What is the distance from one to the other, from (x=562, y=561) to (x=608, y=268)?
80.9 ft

_ _ _ _ _ _ _

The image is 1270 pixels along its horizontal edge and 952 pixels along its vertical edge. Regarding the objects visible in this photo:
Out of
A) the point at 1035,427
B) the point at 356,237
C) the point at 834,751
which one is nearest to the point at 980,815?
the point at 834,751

_ _ _ _ _ _ _

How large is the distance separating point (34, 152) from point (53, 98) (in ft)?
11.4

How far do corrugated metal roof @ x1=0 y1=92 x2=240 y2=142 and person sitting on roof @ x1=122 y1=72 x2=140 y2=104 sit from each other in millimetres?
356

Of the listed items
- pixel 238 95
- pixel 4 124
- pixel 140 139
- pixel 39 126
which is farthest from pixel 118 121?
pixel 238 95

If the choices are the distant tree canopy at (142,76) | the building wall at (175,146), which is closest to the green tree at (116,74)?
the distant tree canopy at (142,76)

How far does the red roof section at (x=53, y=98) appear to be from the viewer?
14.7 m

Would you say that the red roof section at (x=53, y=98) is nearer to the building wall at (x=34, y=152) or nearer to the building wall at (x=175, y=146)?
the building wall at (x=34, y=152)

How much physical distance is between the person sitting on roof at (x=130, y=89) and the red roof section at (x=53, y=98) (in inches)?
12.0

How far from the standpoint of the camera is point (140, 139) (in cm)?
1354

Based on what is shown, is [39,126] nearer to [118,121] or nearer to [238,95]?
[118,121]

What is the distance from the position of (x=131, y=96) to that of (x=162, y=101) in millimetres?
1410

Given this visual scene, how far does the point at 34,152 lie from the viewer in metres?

_ _ _ _ _ _ _

[Gestellte Aufgabe] Aktualisieren Sie den Abschnitt, der mit der Zeile beginnt, die „Would you say“ enthält, und mit der Zeile endet, die „Given this visual“ enthält. Ersetzen Sie darin „red roof section“ durch „dark roof section“ und geben Sie nur diese Zeilen ansonsten unverändert wieder.

[Ergebnis der Aufgabe]
Would you say that the dark roof section at (x=53, y=98) is nearer to the building wall at (x=34, y=152) or nearer to the building wall at (x=175, y=146)?
the building wall at (x=34, y=152)

How much physical distance is between the person sitting on roof at (x=130, y=89) and the dark roof section at (x=53, y=98) (in inches)?
12.0

How far from the standpoint of the camera is point (140, 139) (in cm)?
1354

Based on what is shown, is [39,126] nearer to [118,121] or nearer to [238,95]?
[118,121]

What is the distance from the position of (x=131, y=96) to that of (x=162, y=101) in millimetres?
1410

Given this visual scene, how far does the point at 34,152 lie from the viewer in metres?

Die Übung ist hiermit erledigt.